As the table lamp sputtered to life I was stunned, almost to a coronary, the man across from me was a ghost, a phantom, a dead man, and for all his impressive abilities, even he isn’t Christ. I paused for a long moment just staring and he looked back at me those eyes so eerily unblinking. I wasn’t stupid enough to sputter out the cliché ‘but your dead’ crap
It wasn’t my style nor was it his to respond but what do you say to a dead icon who just appears in your office.

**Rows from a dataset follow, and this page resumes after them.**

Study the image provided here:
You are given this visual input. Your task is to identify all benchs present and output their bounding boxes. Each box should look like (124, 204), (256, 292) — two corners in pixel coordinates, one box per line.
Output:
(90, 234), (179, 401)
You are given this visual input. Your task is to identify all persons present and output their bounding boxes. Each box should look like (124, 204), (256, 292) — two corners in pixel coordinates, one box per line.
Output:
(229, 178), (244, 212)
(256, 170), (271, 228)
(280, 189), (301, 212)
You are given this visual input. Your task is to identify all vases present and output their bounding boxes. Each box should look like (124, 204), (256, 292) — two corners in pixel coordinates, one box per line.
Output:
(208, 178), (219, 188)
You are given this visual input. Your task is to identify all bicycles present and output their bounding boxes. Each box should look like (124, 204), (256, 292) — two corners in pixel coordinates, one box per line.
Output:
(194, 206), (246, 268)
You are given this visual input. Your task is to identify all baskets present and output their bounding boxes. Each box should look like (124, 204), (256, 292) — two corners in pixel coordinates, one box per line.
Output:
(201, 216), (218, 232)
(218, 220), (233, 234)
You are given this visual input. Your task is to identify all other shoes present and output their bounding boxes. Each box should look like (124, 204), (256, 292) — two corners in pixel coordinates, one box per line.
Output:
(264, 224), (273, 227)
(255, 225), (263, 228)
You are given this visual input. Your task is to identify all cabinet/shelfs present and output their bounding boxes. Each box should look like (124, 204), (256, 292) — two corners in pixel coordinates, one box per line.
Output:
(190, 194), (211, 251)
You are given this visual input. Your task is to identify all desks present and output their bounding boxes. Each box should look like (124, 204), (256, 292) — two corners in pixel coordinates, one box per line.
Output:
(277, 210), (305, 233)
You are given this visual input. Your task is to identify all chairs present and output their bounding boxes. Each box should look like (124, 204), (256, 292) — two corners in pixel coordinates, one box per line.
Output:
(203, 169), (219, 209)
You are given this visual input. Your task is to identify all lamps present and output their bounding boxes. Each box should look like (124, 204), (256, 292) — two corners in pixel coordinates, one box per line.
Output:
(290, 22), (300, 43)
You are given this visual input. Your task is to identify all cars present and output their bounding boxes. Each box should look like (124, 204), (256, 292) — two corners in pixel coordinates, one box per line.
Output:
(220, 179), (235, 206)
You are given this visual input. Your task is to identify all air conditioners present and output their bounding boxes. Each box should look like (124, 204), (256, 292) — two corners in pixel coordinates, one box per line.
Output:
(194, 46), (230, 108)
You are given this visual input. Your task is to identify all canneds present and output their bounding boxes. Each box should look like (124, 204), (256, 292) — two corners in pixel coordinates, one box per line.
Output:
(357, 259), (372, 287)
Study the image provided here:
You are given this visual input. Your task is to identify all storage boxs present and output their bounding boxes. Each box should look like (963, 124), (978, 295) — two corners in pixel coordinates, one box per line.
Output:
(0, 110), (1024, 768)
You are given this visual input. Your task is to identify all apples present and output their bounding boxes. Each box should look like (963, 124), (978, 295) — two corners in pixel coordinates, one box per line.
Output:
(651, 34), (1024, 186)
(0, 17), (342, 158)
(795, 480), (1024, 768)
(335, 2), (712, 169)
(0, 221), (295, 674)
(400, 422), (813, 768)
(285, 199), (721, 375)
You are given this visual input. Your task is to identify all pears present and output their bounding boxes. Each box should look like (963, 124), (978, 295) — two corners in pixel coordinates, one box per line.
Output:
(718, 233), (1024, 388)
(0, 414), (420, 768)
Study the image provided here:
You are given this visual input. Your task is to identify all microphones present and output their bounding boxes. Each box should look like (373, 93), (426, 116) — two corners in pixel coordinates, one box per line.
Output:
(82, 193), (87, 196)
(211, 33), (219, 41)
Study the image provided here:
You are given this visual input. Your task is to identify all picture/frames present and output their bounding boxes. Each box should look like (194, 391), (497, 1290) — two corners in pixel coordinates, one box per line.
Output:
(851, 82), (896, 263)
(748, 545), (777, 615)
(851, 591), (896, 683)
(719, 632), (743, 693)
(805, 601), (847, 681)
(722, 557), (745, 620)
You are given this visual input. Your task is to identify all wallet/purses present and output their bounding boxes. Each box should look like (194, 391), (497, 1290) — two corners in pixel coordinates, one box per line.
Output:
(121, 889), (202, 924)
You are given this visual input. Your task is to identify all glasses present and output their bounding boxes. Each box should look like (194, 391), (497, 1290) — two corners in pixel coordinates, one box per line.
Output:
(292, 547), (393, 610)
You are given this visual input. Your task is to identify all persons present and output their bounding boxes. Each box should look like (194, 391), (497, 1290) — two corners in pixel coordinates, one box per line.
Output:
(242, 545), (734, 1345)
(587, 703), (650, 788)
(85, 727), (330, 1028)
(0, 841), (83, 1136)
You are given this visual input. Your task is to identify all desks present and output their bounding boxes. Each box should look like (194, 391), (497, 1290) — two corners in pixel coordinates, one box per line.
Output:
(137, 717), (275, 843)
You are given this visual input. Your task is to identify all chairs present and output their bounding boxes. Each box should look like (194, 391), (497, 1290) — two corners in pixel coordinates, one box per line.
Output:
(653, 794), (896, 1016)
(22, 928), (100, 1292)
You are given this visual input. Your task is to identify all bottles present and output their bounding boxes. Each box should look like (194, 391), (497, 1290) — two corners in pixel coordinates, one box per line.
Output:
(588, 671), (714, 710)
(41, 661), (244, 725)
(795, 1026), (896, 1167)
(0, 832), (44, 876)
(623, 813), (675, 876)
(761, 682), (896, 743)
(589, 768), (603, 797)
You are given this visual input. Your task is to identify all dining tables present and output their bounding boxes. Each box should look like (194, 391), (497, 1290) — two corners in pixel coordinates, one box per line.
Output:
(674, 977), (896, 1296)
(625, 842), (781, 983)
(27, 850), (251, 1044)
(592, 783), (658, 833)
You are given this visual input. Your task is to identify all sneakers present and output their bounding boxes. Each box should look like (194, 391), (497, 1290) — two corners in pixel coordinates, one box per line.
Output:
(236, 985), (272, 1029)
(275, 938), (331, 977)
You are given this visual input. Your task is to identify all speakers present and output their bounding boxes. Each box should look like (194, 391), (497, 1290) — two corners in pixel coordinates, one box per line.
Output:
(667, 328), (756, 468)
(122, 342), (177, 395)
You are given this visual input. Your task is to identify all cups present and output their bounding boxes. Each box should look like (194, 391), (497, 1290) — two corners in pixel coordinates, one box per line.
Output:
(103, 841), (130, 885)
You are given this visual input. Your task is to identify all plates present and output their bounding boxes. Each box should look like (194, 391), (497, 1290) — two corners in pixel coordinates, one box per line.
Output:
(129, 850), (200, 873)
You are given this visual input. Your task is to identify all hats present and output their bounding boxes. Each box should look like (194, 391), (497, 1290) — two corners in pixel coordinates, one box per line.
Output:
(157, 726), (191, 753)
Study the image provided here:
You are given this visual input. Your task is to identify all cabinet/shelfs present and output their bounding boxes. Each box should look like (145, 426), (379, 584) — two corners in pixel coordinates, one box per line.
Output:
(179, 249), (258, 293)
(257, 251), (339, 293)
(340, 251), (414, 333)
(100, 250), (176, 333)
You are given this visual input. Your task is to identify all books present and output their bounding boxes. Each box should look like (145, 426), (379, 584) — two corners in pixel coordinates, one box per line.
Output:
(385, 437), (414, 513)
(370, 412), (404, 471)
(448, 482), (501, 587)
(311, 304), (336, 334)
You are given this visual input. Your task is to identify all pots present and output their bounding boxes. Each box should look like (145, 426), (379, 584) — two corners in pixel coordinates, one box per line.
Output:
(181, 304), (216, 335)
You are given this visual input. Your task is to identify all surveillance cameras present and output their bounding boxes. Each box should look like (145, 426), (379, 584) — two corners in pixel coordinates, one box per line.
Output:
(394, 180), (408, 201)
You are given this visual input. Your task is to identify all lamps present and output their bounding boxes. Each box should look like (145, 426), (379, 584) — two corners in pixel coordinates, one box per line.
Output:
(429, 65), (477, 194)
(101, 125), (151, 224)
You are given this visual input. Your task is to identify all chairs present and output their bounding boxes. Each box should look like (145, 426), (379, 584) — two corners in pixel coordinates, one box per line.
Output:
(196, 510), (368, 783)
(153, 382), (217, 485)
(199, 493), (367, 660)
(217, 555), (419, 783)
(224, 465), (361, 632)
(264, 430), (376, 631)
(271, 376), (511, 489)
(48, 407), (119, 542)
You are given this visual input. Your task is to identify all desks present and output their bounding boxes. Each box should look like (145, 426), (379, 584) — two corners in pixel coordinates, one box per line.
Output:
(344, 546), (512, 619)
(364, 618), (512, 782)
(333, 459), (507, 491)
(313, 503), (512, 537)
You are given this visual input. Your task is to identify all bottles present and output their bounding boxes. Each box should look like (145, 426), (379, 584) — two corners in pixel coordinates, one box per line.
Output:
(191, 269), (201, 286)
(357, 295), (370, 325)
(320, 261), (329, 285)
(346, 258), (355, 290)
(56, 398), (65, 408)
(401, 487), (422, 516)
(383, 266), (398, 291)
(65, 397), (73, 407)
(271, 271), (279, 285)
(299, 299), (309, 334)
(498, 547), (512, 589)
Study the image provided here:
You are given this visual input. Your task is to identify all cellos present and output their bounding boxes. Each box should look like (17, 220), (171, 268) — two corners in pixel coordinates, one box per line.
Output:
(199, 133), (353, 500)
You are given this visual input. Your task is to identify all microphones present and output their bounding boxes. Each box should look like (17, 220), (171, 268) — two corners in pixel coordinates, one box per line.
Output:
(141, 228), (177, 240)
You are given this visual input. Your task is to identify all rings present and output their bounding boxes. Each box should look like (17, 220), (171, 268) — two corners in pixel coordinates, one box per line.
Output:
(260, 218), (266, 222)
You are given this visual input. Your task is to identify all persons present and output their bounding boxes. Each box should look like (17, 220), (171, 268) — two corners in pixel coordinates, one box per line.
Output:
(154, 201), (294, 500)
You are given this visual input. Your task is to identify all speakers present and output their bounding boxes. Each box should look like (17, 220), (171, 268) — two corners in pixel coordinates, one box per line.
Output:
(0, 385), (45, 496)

“Damnit Old man!” I finally uttered “What the hell are you doing walking around in my office at night, much less not even trying to imitate a spirit of Christmas or some-such”
“I have but one regret, that I only have one life to give” He spoke his voice so calm and soothing, but he had already died, someone had crossed him with a tomcat.
“What’s that supposed to mean?” I asked
“It wasn’t me who was blasted to ash, and so I regret that it was not my life given in defense of innocents”
Maybe this story will be worth the old rag I had spent the last twenty years writing for.
“So who was it?”
“Baron Wulf.”
I didn’t have a coherent printable thought for about ten minutes after that, it just wasn’t possible, the old dog. It couldn’t be.
“This is too much at once, let’s get a beer at Spitz’s”
He merely shook his head with the calmness I had known and that same sad almost regretful look in his eyes. “You know I can’t drink.”
“Can’t?”
“No I can’t, what would children think if I projected the image that drinking was ok?”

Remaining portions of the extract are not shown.